Well that snow was unexpected!
Low temperatures increase the risk of flu and other respiratory problems and can raise blood pressure. Blood pressure takes longer to return to normal in older people after being out in the cold and this puts you at greater risk of heart attacks and strokes.
The colder your home, the higher the risk to your health. The recommended temperature for your main living room is around 70°F/21°C and the rest of the house should be heated to
at least 64°F/18°C but it's vitally important if you feel cold to turn the heat up regardless of what the thermometer reads.
You should get to know how the timer and thermostat on your heating system work. If it's very cold, set the timer to switch the heating on earlier, rather than turning the thermostat up to warm your house quickly. If you have individual thermostats on your radiators, make sure
they're set at the right temperature in the rooms where you spend the most of your time.

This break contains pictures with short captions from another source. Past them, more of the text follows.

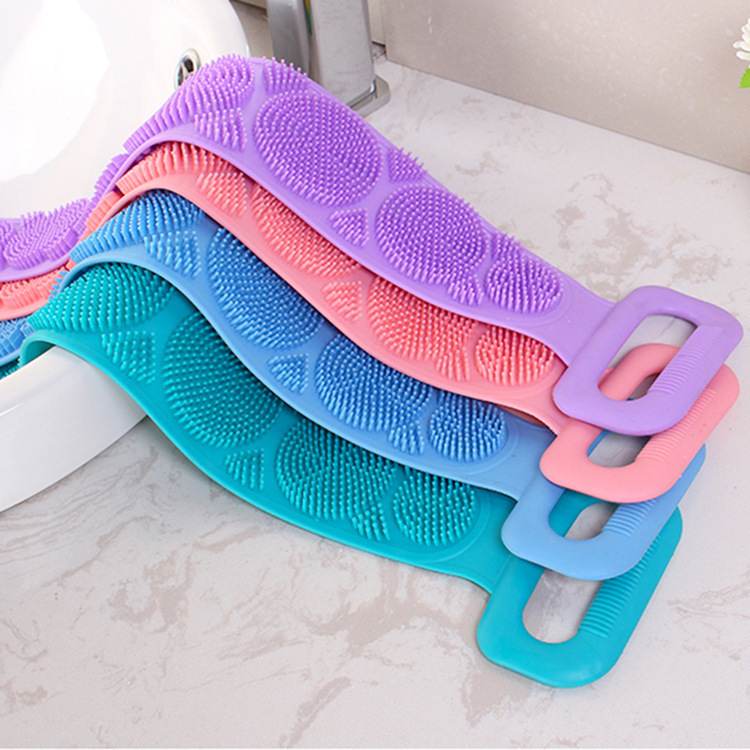 Body Sponge Silicone Brushes B - đánh giá và giá Dry Brush Body
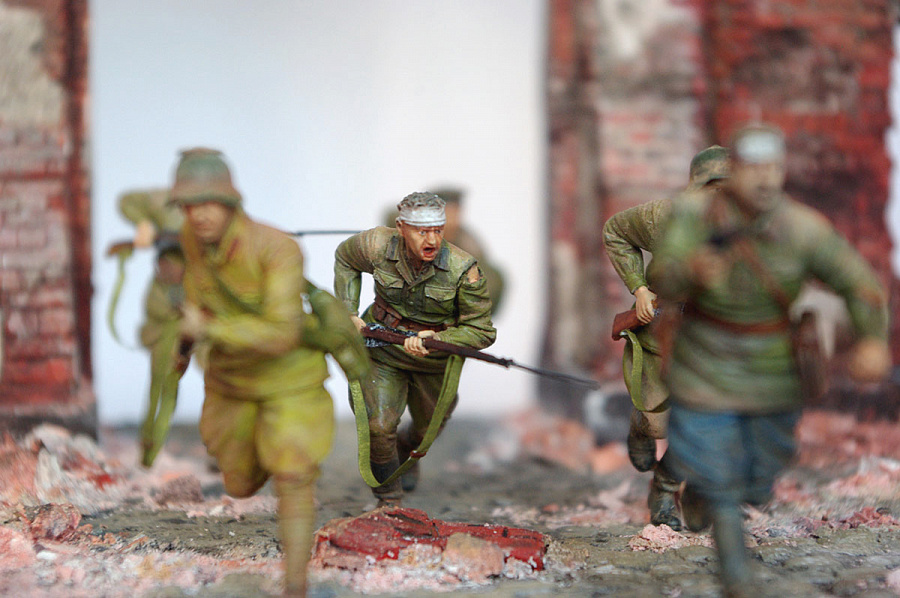 Диорамы и виньетки: Я Крепость, фото #7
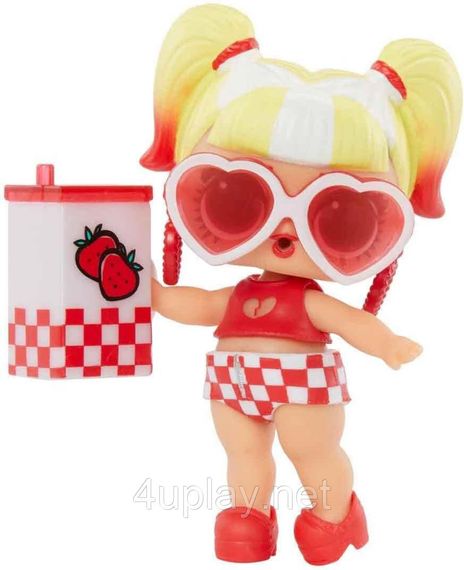 Лялька ЛОЛ Сюрприз Сонячне перетворення, змінює колір Оригінал LOL Surprise OMG Sunshine Color Change | Зображення 5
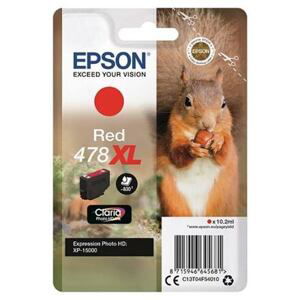 Epson Singlepack Red 478XL Claria Photo HD Ink C13T04F54010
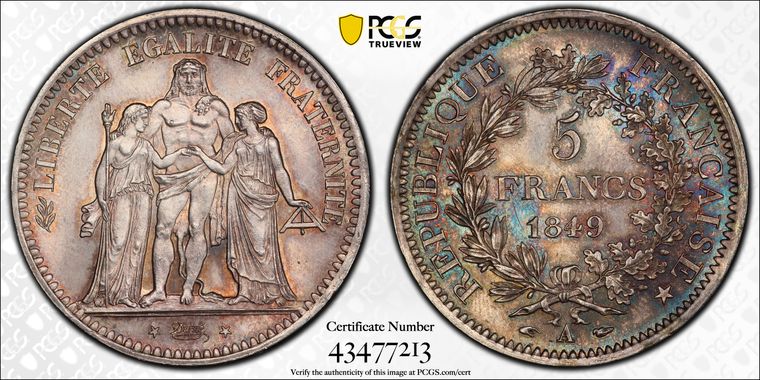 Cert 43477213 - Coin Image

Keep central heating or storage heaters set to come on at a low temperature when you are away. This will minimise the risks of tanks and pipes bursting through freezing.
Many insurance companies specify conditions if a house will be unoccupied for a certain amount of time. Always comply with these or it could seriously prejudice any claim. Get a neighbour or a friend to check on your house whilst you are away, and give them the contact number for a plumber and heating engineer in case of an emergency.
Make sure they know where the stopcock is.